The next day, the shop was overwhelmed with the number of customers, some waiting for up to four or five hours. As people waited, or even as they were getting tattooed, many began to open up about their experiences escaping the fire, what they’d lost, and their uncertain future. It felt like the beginning of the healing.
“It was one person after another and their stories, and in a lot of cases it was the first time telling their stories as they were getting their tattoo,” Karen said. “And that’s what it was—they wanted to memorialize their experience with a tattoo. It became a symbol.”
The shop was packed every hour for a week, and after employing the help of a friend and tattoo artist from Bakersfield, the shop inked 80 to 100 tattoos a day of the #ButteStrong design. Some people got the original sketch, while others added Roman numerals for the date or the historic Honey Run Covered Bridge, which also perished in the fire. Still others, like Lyndsay Distefano, simply wanted the pine tree with a heart.
Distefano grew up in Paradise and moved to Chico two years ago. The Camp Fire consumed the homes of friends, her cousins, and grandparents. Her childhood home was among the nearly 14,000 residential structures lost in the blaze. And like nearly 600 others, she chose to commemorate the historic event with a version of the #ButteStrong design.
“Paradise is a special place and I have lots of memories there,” Distefano said. “It’s been really hard losing the home I grew up in.”
More and more people asked 12 Volt to add stickers and hoodies to its #ButteStrong merchandise—and Zac and Karen took heed.
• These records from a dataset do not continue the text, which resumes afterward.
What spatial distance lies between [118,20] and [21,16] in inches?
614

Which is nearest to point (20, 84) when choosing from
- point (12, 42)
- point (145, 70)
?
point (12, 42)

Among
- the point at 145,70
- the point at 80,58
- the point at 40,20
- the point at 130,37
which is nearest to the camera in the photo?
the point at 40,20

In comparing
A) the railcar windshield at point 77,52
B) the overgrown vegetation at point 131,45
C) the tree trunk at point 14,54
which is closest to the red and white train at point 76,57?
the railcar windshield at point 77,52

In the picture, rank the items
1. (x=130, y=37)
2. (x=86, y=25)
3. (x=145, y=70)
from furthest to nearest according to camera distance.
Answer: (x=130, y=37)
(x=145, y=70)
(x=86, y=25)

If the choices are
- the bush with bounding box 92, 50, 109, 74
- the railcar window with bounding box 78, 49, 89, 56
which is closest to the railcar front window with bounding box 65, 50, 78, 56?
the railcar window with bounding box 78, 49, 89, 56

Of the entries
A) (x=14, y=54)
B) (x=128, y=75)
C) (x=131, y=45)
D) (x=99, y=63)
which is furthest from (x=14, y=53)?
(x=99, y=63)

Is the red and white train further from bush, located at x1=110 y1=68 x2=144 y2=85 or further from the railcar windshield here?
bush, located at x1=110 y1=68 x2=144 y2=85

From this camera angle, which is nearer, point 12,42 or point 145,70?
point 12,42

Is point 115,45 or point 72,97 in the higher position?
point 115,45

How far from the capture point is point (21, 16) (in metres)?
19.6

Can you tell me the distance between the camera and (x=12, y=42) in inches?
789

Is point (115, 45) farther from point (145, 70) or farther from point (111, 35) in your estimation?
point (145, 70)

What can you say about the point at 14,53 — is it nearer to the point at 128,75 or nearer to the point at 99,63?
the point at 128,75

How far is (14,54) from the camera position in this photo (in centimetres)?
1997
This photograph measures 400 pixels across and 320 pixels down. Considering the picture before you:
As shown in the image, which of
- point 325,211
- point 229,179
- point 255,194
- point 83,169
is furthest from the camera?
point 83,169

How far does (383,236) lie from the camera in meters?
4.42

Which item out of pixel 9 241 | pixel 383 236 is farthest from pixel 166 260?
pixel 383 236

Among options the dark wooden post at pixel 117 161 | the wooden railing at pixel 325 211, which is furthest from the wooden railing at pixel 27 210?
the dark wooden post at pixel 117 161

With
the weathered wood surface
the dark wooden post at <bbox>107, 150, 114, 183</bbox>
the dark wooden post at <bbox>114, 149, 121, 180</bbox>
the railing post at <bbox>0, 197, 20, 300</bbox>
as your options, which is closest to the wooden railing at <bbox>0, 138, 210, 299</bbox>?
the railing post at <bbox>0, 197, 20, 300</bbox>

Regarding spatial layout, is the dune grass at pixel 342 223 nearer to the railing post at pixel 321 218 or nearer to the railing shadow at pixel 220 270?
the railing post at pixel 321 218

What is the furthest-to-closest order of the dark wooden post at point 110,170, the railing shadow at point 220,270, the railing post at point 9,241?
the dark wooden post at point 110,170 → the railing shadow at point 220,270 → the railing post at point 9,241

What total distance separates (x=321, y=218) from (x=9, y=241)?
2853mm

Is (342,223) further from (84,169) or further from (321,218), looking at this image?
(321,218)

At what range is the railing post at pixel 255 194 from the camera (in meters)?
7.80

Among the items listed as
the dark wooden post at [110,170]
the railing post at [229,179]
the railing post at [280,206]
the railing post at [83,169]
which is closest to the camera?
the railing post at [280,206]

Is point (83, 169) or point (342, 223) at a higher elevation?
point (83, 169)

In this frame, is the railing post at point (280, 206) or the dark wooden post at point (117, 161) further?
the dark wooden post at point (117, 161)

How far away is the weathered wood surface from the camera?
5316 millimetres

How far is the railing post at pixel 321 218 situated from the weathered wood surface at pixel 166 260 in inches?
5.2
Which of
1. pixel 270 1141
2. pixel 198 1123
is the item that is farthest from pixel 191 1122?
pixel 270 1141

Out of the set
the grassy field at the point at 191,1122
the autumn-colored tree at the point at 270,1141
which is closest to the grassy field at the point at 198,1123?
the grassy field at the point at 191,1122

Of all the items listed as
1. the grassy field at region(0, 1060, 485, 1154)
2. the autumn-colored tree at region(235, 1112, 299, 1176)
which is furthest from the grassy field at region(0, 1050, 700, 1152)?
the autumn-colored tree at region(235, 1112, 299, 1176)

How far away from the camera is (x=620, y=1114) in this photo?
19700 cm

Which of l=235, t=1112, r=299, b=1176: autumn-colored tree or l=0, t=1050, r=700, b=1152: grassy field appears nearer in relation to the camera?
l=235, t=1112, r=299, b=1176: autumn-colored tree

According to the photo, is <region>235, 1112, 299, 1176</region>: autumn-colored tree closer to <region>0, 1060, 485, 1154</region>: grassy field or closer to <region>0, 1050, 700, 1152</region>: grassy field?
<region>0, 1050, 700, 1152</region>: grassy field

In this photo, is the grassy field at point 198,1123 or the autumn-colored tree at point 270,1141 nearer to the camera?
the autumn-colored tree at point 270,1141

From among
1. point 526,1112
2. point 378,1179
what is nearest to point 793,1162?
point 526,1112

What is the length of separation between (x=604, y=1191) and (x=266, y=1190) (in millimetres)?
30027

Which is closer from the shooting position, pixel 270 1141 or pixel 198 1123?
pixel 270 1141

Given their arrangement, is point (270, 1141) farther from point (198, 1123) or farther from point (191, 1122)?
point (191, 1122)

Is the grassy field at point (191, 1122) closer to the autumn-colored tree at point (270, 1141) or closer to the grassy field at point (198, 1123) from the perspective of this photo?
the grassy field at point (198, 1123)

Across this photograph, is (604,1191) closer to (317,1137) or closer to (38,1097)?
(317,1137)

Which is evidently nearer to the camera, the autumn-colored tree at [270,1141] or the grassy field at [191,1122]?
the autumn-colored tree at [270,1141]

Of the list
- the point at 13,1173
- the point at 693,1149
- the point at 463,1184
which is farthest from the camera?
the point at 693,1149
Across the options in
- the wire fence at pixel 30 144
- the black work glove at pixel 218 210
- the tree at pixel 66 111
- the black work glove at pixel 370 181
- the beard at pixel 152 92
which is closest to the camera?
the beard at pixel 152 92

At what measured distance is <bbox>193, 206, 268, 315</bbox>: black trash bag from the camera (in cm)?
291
Local printer Dragon Graphics printed stickers and hoodies for free, and 12 Volt distributed the proceeds (more than $5,000) to Camp Fire relief through the North Valley Community Foundation and Golden Valley Bank.
Collecting money from the cash-only stickers in an envelope, 12 Volt purchased more than $1,000 in $50 gift cards for gas or supermarkets, then handed them out to customers at their discretion.
“I’ve never seen these guys show so much emotion,” Karen said, “but at night that first week or so, all of these guys were teary-eyed with the stories they heard, to the point that they just didn’t know how to respond to people.”
Merchandising the #ButteStrong logo began taking on a life of its own. Suddenly an ad hoc retail store, 12 Volt continued selling the hoodies, with boxes of merchandise stacked up everywhere it had free space. Made in Chico and Anika Burke are selling its #ButteStrong hoodies and restocking a sold-out supply nearly every day.
Klean Kanteen approached 12 Volt to print a run of stainless steel, vacuum-insulated bottles with the #ButteStrong design. After the first run of 1,000 bottles sold out online in 22 minutes, Klean Kanteen did another run of 5,000 bottles, which also quickly sold out, and 100 percent of the profit—$150,000 in total—went to the United Way Camp Fire Fund. An exclusive Klean Kanteen stainless steel pint cup will be sold at a three-day Camp Fire benefit concerts this week at the El Rey to raise additional funds.
Beyond that, a local artist offered to make Christmas ornaments at no charge to sell as a fundraiser. And there have been discussions with cycling group Chico Velo to create riding jerseys using the #ButteStrong design as a fire relief fundraiser.
To date, Karen estimates that fundraising using the #ButteStrong design has topped $200,000, a number she says is difficult for her to comprehend, as is how her husband’s sketch become a widespread icon for hope and healing.
“People were saying, ‘I need this now, I want this, this is all I want,’” she said. “I’m thinking, ‘You don’t have a house, you don’t have a job.’ A lot of them don’t have a car. Their pets were missing. All of these horrible things. But [the #ButteStrong tattoo] is what they wanted to focus on.”